Так двадцатилетний Тород начал личную войну с алками. А здесь, похоже, он ее заканчивает... Нет! Война не закончится, пока хоть один алк остается на сколенской земле! И пока хоть один сколенский солдат способен держать в руках меч. И пусть его смерть заставит других не сдаваться - и победить!
Тород захрипел от натуги, поднял снаряд и швырнул на бочки с каменным маслом, пинками разбил несколько других глиняных оболочек, пачкаясь в черной смолянистой жиже. Вот и все. За Сколен! За Императора! - не нынешнего труса на троне, а настоящего, как Эвинна была настоящей императрицей. Пусть он придет на смену ничтожествам и расставит все по своим местам! Отец, я иду к тебе!
За спиной загремели шаги - так стучат алкские сапоги по камню.
- Сколенец, на колени, и останешься жить! - разгоняя все сомнения, с алкским акцентом закричал один из них. Это могло значить лишь одно: все, с кем породнила борьба за Сколенскую Империю, мертвы, во дворце только алки, а значит, пора устроить достойное погребение. Тород вырвал факел из держателя и, усмехнувшись, повернулся к алкам.
- Вам, поди, холодно? - издевательски усмехнулся он. - Согреть?
Грохнула винтовка, пуля вошла Тороду точно в сердце, сколенец умер быстро и куда легче, чем рассчитывал. Обманулся и алк: факел вырвался из мертвой руки и упал в разлитую зажигательную смесь. Загудело, побежав по дереву и глине, пламя. Осознав свою судьбу, алки ринулись наверх - но чему быть, того...
Они не успели пробежать и десяти ступеней, не то что выбраться наверх и предупредить грабящих дворец однополчан. Один из снарядов, не выдержав жара, лопнул, стронув со своих мест остальные. Огненный вал пронесся по подвалу, вздыбились и рухнули в пламя перекрытия, а огонь уже бежал по массивным, пересохшим балкам, по гобеленам и портьерам, по ставням и стропилам крыши. В сущности, во дворце каменными была лишь несущие стены, остальное вспыхивало, как стог сена. В неистово ревущем пламени нашли свое погребение доблестно павшие сколенцы, а в пылающих комнатах метались живые факелы - некоторые алки прыгали из окон, но раскаленные докрасна кирпичи рушились, погребая под собой "счастливчиков".

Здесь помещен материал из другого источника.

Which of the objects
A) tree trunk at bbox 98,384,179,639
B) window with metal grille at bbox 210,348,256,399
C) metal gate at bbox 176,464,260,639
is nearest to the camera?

Дворец пылал как свеча, от неистового жара занимались окрестные дома, а от них все, что еще не горело в Тольфаре. Они рушились, заживо погребая алков и сколенцев. Еще много лет растрескавшиеся от жара, оплавленные руины будут необитаемы, пока время не сотрет следы ярости последего боя несдавшихся и непокоренных. Немногие уцелевшие погорельцы - по большей части старики с малыми детьми, белея обмороженными щеками, пугая ожогами, глядя на мир запавшими от голода глазами - брели прочь, навстречу снежной пустыне, из полыхающих развалин. Алки их не трогали - им самим надоела бесконечная резня, суровая зима и постоянная тревога. Немногие из немногих дожили до весны...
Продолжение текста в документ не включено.